I watch a channel of ads.
I cannot wrap my head around this.
I cannot, in any sincerity, imagine even in the most preposterous of dystopian cyberpunk-ass future, envision this scenario that came into my life. I know my dad watches long, meaningless streams of seemingly interchangeable interactions between overpaid white blobs, and occasionally talks to the television about what a good or bad job they’re doing. That’s cultural. That’s a game. That’s sport, I know that shit.

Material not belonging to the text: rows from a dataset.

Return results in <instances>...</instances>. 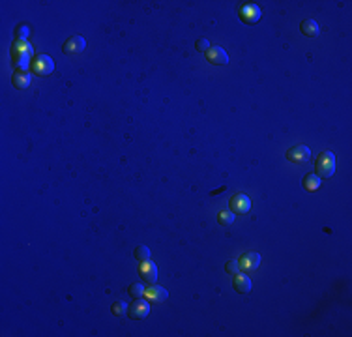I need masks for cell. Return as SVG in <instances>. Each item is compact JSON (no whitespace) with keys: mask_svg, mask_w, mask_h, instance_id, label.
I'll list each match as a JSON object with an SVG mask.
<instances>
[{"mask_svg":"<svg viewBox=\"0 0 352 337\" xmlns=\"http://www.w3.org/2000/svg\"><path fill=\"white\" fill-rule=\"evenodd\" d=\"M300 30H302V34H304V36H307V38H315V36H319V23H317L315 19L302 21Z\"/></svg>","mask_w":352,"mask_h":337,"instance_id":"obj_15","label":"cell"},{"mask_svg":"<svg viewBox=\"0 0 352 337\" xmlns=\"http://www.w3.org/2000/svg\"><path fill=\"white\" fill-rule=\"evenodd\" d=\"M234 289H236L240 294L251 292V289H253L251 279L247 278L246 274H234Z\"/></svg>","mask_w":352,"mask_h":337,"instance_id":"obj_13","label":"cell"},{"mask_svg":"<svg viewBox=\"0 0 352 337\" xmlns=\"http://www.w3.org/2000/svg\"><path fill=\"white\" fill-rule=\"evenodd\" d=\"M145 296L148 298V302H158V304H161V302H165L167 298H169V292H167V289H163V287L154 285V287H150V289L145 291Z\"/></svg>","mask_w":352,"mask_h":337,"instance_id":"obj_12","label":"cell"},{"mask_svg":"<svg viewBox=\"0 0 352 337\" xmlns=\"http://www.w3.org/2000/svg\"><path fill=\"white\" fill-rule=\"evenodd\" d=\"M240 17L244 23L247 25H253V23H257L260 19V8L257 4H251V2H247L244 6L240 8Z\"/></svg>","mask_w":352,"mask_h":337,"instance_id":"obj_5","label":"cell"},{"mask_svg":"<svg viewBox=\"0 0 352 337\" xmlns=\"http://www.w3.org/2000/svg\"><path fill=\"white\" fill-rule=\"evenodd\" d=\"M231 208H233L234 214H247L251 208V198L244 193H238L231 198Z\"/></svg>","mask_w":352,"mask_h":337,"instance_id":"obj_6","label":"cell"},{"mask_svg":"<svg viewBox=\"0 0 352 337\" xmlns=\"http://www.w3.org/2000/svg\"><path fill=\"white\" fill-rule=\"evenodd\" d=\"M218 221L223 227H231L234 223V212H220L218 214Z\"/></svg>","mask_w":352,"mask_h":337,"instance_id":"obj_18","label":"cell"},{"mask_svg":"<svg viewBox=\"0 0 352 337\" xmlns=\"http://www.w3.org/2000/svg\"><path fill=\"white\" fill-rule=\"evenodd\" d=\"M140 278L145 279L147 283L154 285L156 281H158V266L154 264V262H150V260H147V262H140Z\"/></svg>","mask_w":352,"mask_h":337,"instance_id":"obj_10","label":"cell"},{"mask_svg":"<svg viewBox=\"0 0 352 337\" xmlns=\"http://www.w3.org/2000/svg\"><path fill=\"white\" fill-rule=\"evenodd\" d=\"M145 291H147V289L140 283H133L131 287H129V294H131L133 298H143L145 296Z\"/></svg>","mask_w":352,"mask_h":337,"instance_id":"obj_19","label":"cell"},{"mask_svg":"<svg viewBox=\"0 0 352 337\" xmlns=\"http://www.w3.org/2000/svg\"><path fill=\"white\" fill-rule=\"evenodd\" d=\"M195 49H197V51H200V53H206V51L210 49V41L206 40V38H200V40L195 43Z\"/></svg>","mask_w":352,"mask_h":337,"instance_id":"obj_23","label":"cell"},{"mask_svg":"<svg viewBox=\"0 0 352 337\" xmlns=\"http://www.w3.org/2000/svg\"><path fill=\"white\" fill-rule=\"evenodd\" d=\"M133 255H135V258H137L139 262H147L148 258H150V249H148L147 245H137Z\"/></svg>","mask_w":352,"mask_h":337,"instance_id":"obj_17","label":"cell"},{"mask_svg":"<svg viewBox=\"0 0 352 337\" xmlns=\"http://www.w3.org/2000/svg\"><path fill=\"white\" fill-rule=\"evenodd\" d=\"M206 58L210 64L214 66H223L229 62V54L225 53V49H221V47H210L208 51H206Z\"/></svg>","mask_w":352,"mask_h":337,"instance_id":"obj_7","label":"cell"},{"mask_svg":"<svg viewBox=\"0 0 352 337\" xmlns=\"http://www.w3.org/2000/svg\"><path fill=\"white\" fill-rule=\"evenodd\" d=\"M15 34H17V41H27L28 34H30V28H28L27 25H21V27H17Z\"/></svg>","mask_w":352,"mask_h":337,"instance_id":"obj_20","label":"cell"},{"mask_svg":"<svg viewBox=\"0 0 352 337\" xmlns=\"http://www.w3.org/2000/svg\"><path fill=\"white\" fill-rule=\"evenodd\" d=\"M287 159L293 161V163H307L311 159V150L306 145H296L293 148H289Z\"/></svg>","mask_w":352,"mask_h":337,"instance_id":"obj_3","label":"cell"},{"mask_svg":"<svg viewBox=\"0 0 352 337\" xmlns=\"http://www.w3.org/2000/svg\"><path fill=\"white\" fill-rule=\"evenodd\" d=\"M85 47H87V41H85L83 36H72L69 40H66V43L62 47V51H64V54H75V53H81Z\"/></svg>","mask_w":352,"mask_h":337,"instance_id":"obj_9","label":"cell"},{"mask_svg":"<svg viewBox=\"0 0 352 337\" xmlns=\"http://www.w3.org/2000/svg\"><path fill=\"white\" fill-rule=\"evenodd\" d=\"M260 264V255L259 253H246L244 257L240 258V270L244 272H253L257 270Z\"/></svg>","mask_w":352,"mask_h":337,"instance_id":"obj_11","label":"cell"},{"mask_svg":"<svg viewBox=\"0 0 352 337\" xmlns=\"http://www.w3.org/2000/svg\"><path fill=\"white\" fill-rule=\"evenodd\" d=\"M12 83H14L17 88L25 90V88H28V86H30V83H32V77H30V73L25 72V70H17V72L12 75Z\"/></svg>","mask_w":352,"mask_h":337,"instance_id":"obj_14","label":"cell"},{"mask_svg":"<svg viewBox=\"0 0 352 337\" xmlns=\"http://www.w3.org/2000/svg\"><path fill=\"white\" fill-rule=\"evenodd\" d=\"M32 70L36 75H49V73L54 70V64L51 56H47V54H40V56H36V60L32 62Z\"/></svg>","mask_w":352,"mask_h":337,"instance_id":"obj_4","label":"cell"},{"mask_svg":"<svg viewBox=\"0 0 352 337\" xmlns=\"http://www.w3.org/2000/svg\"><path fill=\"white\" fill-rule=\"evenodd\" d=\"M315 169H317V176H320V178L333 176V172H335V156L332 152L320 154L317 163H315Z\"/></svg>","mask_w":352,"mask_h":337,"instance_id":"obj_2","label":"cell"},{"mask_svg":"<svg viewBox=\"0 0 352 337\" xmlns=\"http://www.w3.org/2000/svg\"><path fill=\"white\" fill-rule=\"evenodd\" d=\"M30 56H32V47L27 41H15L14 49H12V62L17 70H25L27 72L30 66Z\"/></svg>","mask_w":352,"mask_h":337,"instance_id":"obj_1","label":"cell"},{"mask_svg":"<svg viewBox=\"0 0 352 337\" xmlns=\"http://www.w3.org/2000/svg\"><path fill=\"white\" fill-rule=\"evenodd\" d=\"M126 309H127V305L124 304V302H114L113 307H111V311H113L114 315H118V317L126 315Z\"/></svg>","mask_w":352,"mask_h":337,"instance_id":"obj_21","label":"cell"},{"mask_svg":"<svg viewBox=\"0 0 352 337\" xmlns=\"http://www.w3.org/2000/svg\"><path fill=\"white\" fill-rule=\"evenodd\" d=\"M148 313H150V304H148V298L147 300H143V298H137V302L131 305V309H129V317L135 318V320H140V318L148 317Z\"/></svg>","mask_w":352,"mask_h":337,"instance_id":"obj_8","label":"cell"},{"mask_svg":"<svg viewBox=\"0 0 352 337\" xmlns=\"http://www.w3.org/2000/svg\"><path fill=\"white\" fill-rule=\"evenodd\" d=\"M304 187H306L307 191H317L320 187V176L313 174V172L306 174V178H304Z\"/></svg>","mask_w":352,"mask_h":337,"instance_id":"obj_16","label":"cell"},{"mask_svg":"<svg viewBox=\"0 0 352 337\" xmlns=\"http://www.w3.org/2000/svg\"><path fill=\"white\" fill-rule=\"evenodd\" d=\"M225 270H227V274H238L240 272V262H236V260H229L225 264Z\"/></svg>","mask_w":352,"mask_h":337,"instance_id":"obj_22","label":"cell"}]
</instances>
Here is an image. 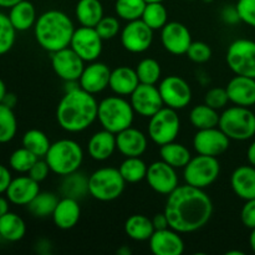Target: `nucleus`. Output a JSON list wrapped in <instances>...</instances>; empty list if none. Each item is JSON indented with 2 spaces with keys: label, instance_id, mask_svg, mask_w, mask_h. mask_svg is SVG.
Masks as SVG:
<instances>
[{
  "label": "nucleus",
  "instance_id": "obj_3",
  "mask_svg": "<svg viewBox=\"0 0 255 255\" xmlns=\"http://www.w3.org/2000/svg\"><path fill=\"white\" fill-rule=\"evenodd\" d=\"M75 27L72 20L60 10H47L37 17L34 35L37 44L49 52L70 46Z\"/></svg>",
  "mask_w": 255,
  "mask_h": 255
},
{
  "label": "nucleus",
  "instance_id": "obj_46",
  "mask_svg": "<svg viewBox=\"0 0 255 255\" xmlns=\"http://www.w3.org/2000/svg\"><path fill=\"white\" fill-rule=\"evenodd\" d=\"M229 97L226 89L222 87H213L209 90L204 96V104L211 106L212 109L222 110L228 105Z\"/></svg>",
  "mask_w": 255,
  "mask_h": 255
},
{
  "label": "nucleus",
  "instance_id": "obj_44",
  "mask_svg": "<svg viewBox=\"0 0 255 255\" xmlns=\"http://www.w3.org/2000/svg\"><path fill=\"white\" fill-rule=\"evenodd\" d=\"M102 40H111L121 31V24L116 16H104L95 26Z\"/></svg>",
  "mask_w": 255,
  "mask_h": 255
},
{
  "label": "nucleus",
  "instance_id": "obj_21",
  "mask_svg": "<svg viewBox=\"0 0 255 255\" xmlns=\"http://www.w3.org/2000/svg\"><path fill=\"white\" fill-rule=\"evenodd\" d=\"M39 182L32 179L27 174V176H19L16 178H12L5 191V196L9 199L10 203L15 206H27L39 194Z\"/></svg>",
  "mask_w": 255,
  "mask_h": 255
},
{
  "label": "nucleus",
  "instance_id": "obj_59",
  "mask_svg": "<svg viewBox=\"0 0 255 255\" xmlns=\"http://www.w3.org/2000/svg\"><path fill=\"white\" fill-rule=\"evenodd\" d=\"M119 254H122V255H128V254H131V251H129V249H127V248H121L119 251Z\"/></svg>",
  "mask_w": 255,
  "mask_h": 255
},
{
  "label": "nucleus",
  "instance_id": "obj_11",
  "mask_svg": "<svg viewBox=\"0 0 255 255\" xmlns=\"http://www.w3.org/2000/svg\"><path fill=\"white\" fill-rule=\"evenodd\" d=\"M158 90L164 106L173 110L186 109L192 101L191 86L186 80L176 75H171L161 80Z\"/></svg>",
  "mask_w": 255,
  "mask_h": 255
},
{
  "label": "nucleus",
  "instance_id": "obj_13",
  "mask_svg": "<svg viewBox=\"0 0 255 255\" xmlns=\"http://www.w3.org/2000/svg\"><path fill=\"white\" fill-rule=\"evenodd\" d=\"M153 30L141 19L127 22L121 30V44L125 50L132 54H142L151 47Z\"/></svg>",
  "mask_w": 255,
  "mask_h": 255
},
{
  "label": "nucleus",
  "instance_id": "obj_52",
  "mask_svg": "<svg viewBox=\"0 0 255 255\" xmlns=\"http://www.w3.org/2000/svg\"><path fill=\"white\" fill-rule=\"evenodd\" d=\"M152 223H153V227L156 231H161V229H166L169 228V224H168V219H167L166 214L163 213H158L153 217L152 219Z\"/></svg>",
  "mask_w": 255,
  "mask_h": 255
},
{
  "label": "nucleus",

In Demolition Man there’s a gag about the idea of characters listening to old retro jingles for the fast food chains that are all that remain of 20th century culture, the only pop songs on the radio being the ads. That feels like it has some stunning boomer energy, really, when you consider it’s basically ‘oh, the ads are becoming so much more of the radio these days!’ which, sure, whatever, I don’t even listen to the radio itself.
But right now, on Youtube, there is a channel that is literally just ads, and I am subscribed to it, and I put it on when I need something restful that isn’t headphone-required. Because it’s a channel about stationery supplies.
JetPens is a store. It is a business, in California, that sells pens and pencils and pencil cases and sharpeners and card dies and obscure book stuff and backpacks and so many things and the store doesn’t serve Australia.
I mean I can order from it if I want but I don’t need to. There are local stores in Australia that can probably handle the products, if I want them, but what’s more, I don’t really want to buy them. I have my needs met, here. But instead, I watch this channel of gentle, interesting, upbeat and completely friction free ads, and sometimes, thanks to them, think about the kinds of problems I see in the material objects I work with, and the ways I might work on them going forward.
Oh, and it’s great for gift ideas for Fox.